Year of defence: 2023
Abstract
This thesis applies to the context of the aeronautical industry. It is conducted in the context of two projects. The first is Robotics For the Future of Aircraft Manufacturing (ROB4FAM). It is a joint laboratory between Airbus Operations and the Gepetto team of LAAS-CNRS. It aims to study the reactive generation of robotic motion for drilling and deburring tasks for the aeronautical industry. The second is the European project H2020 Memory of Motion (Memmo), coordinated by the Gepetto team and in which Airbus Operations is also implied. This project has as objective to develop methods to generate reactive and complex movements independantly of the robot architecture. It is based on and extended perception of the environment and a preliminary learning of possible robot motions. Historically, the Gepetto team works on humanoids robots because they present a scientific challenge that requires to develop new concepts. The perception of the environment can be broken down into four main areas: knowing where our tools are, knowing where we are, knowing where we are going and knowing where we are going.

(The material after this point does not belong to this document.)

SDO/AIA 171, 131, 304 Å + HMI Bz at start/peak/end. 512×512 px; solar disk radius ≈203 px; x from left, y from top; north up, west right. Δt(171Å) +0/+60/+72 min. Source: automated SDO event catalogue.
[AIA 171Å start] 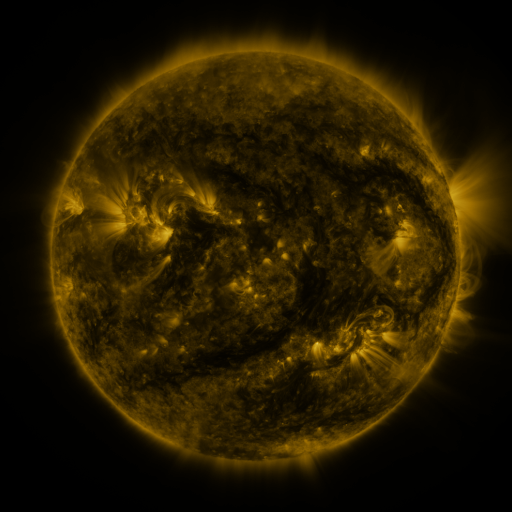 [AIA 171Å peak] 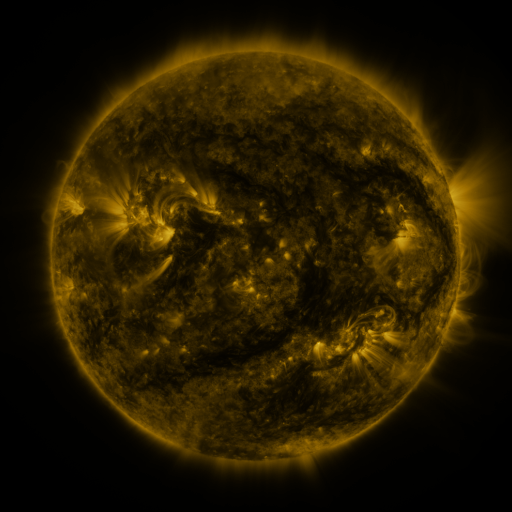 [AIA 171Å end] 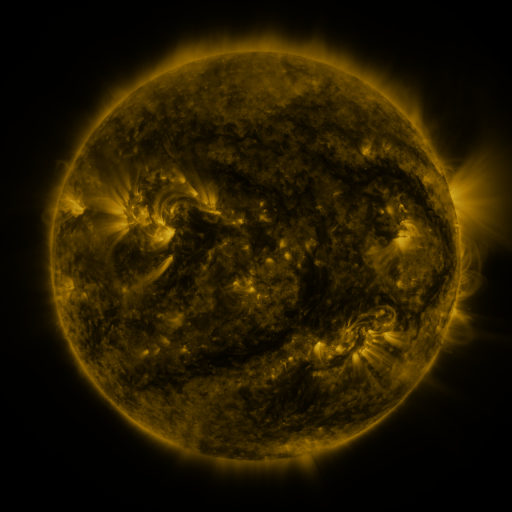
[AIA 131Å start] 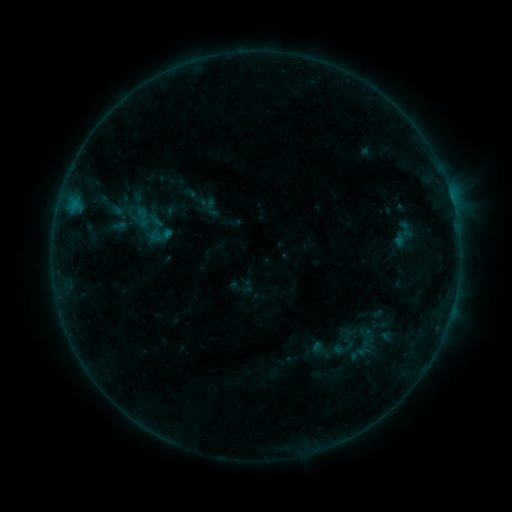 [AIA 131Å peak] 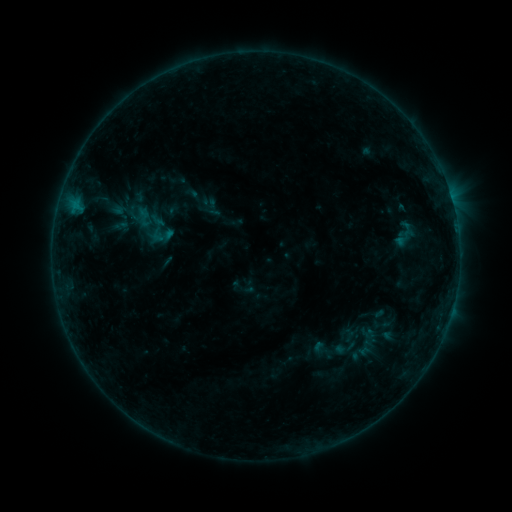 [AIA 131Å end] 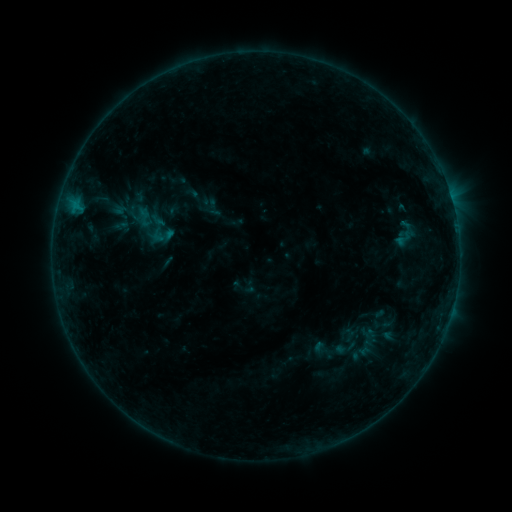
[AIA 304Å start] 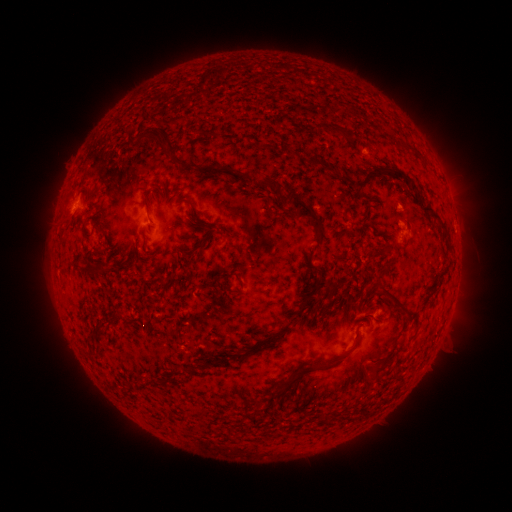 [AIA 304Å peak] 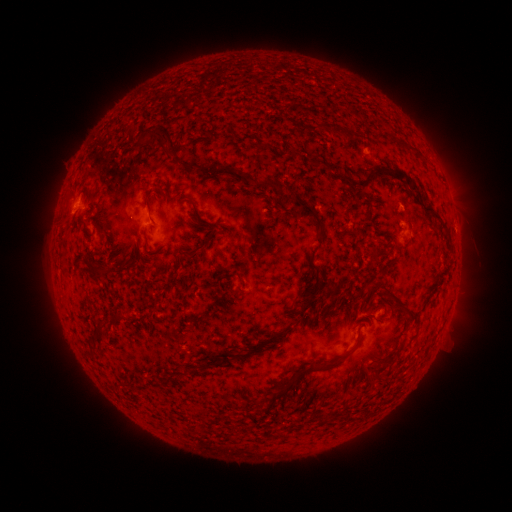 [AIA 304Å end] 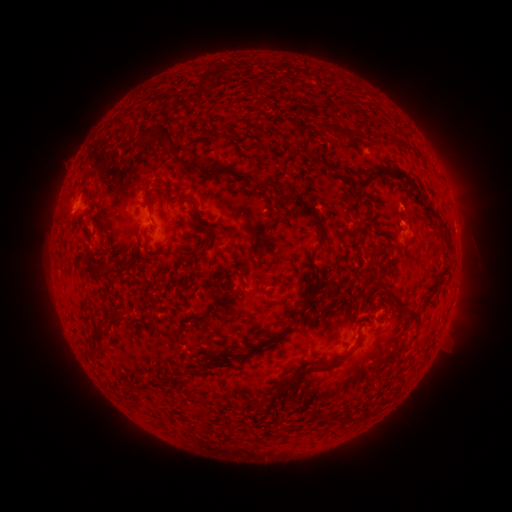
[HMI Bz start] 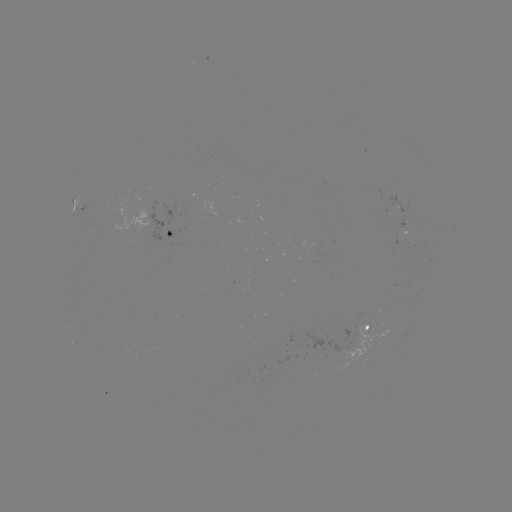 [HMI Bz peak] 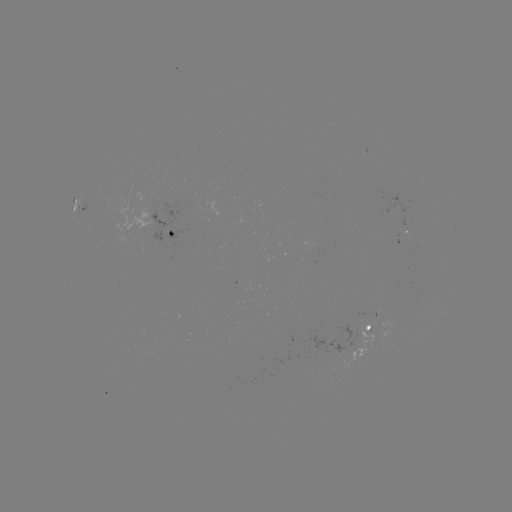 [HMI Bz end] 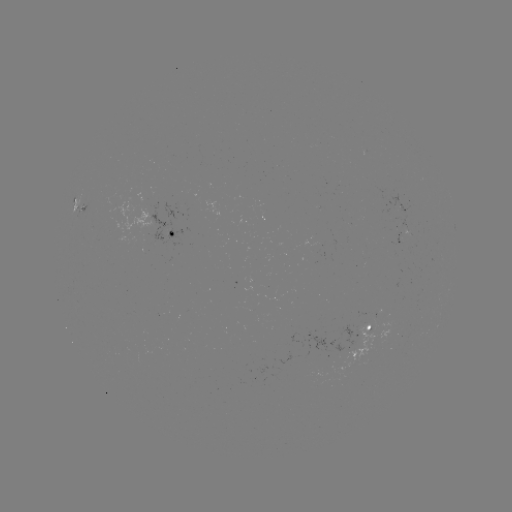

This thesis aims to study the solutions that can be integrated into a humanoid robot in order to solve the problems mentioned above. This work is based on the humanoid robot Talos to perceive the environment using data from its LiDAR. It first shows that it is possible to accurately estimate the position of the robot in its environment. This is achieved by using LiDAR data and by integrating a system developed by the University of Oxford and provided as part of the Memmo project. Secondly, the localisation of large objects at long distances, as found in the aeronautical industry, is studied. This localisation is looked at using 3D data and geometric descriptors like the Fast Point Feature Histogram. This study is extended to neural networks trained to localise objects carrying little textual information through the use of state-of-the-art methods. In addition, the solution of the kidnapped robot problem is explored using LiDAR information, geometric descriptors and a dictionary mechanism. This problem consists of recognising the surrounding environment at the initialization of the robot localization. Finally, a ground plane detection system is integrated to allow the robot to plan its steps online.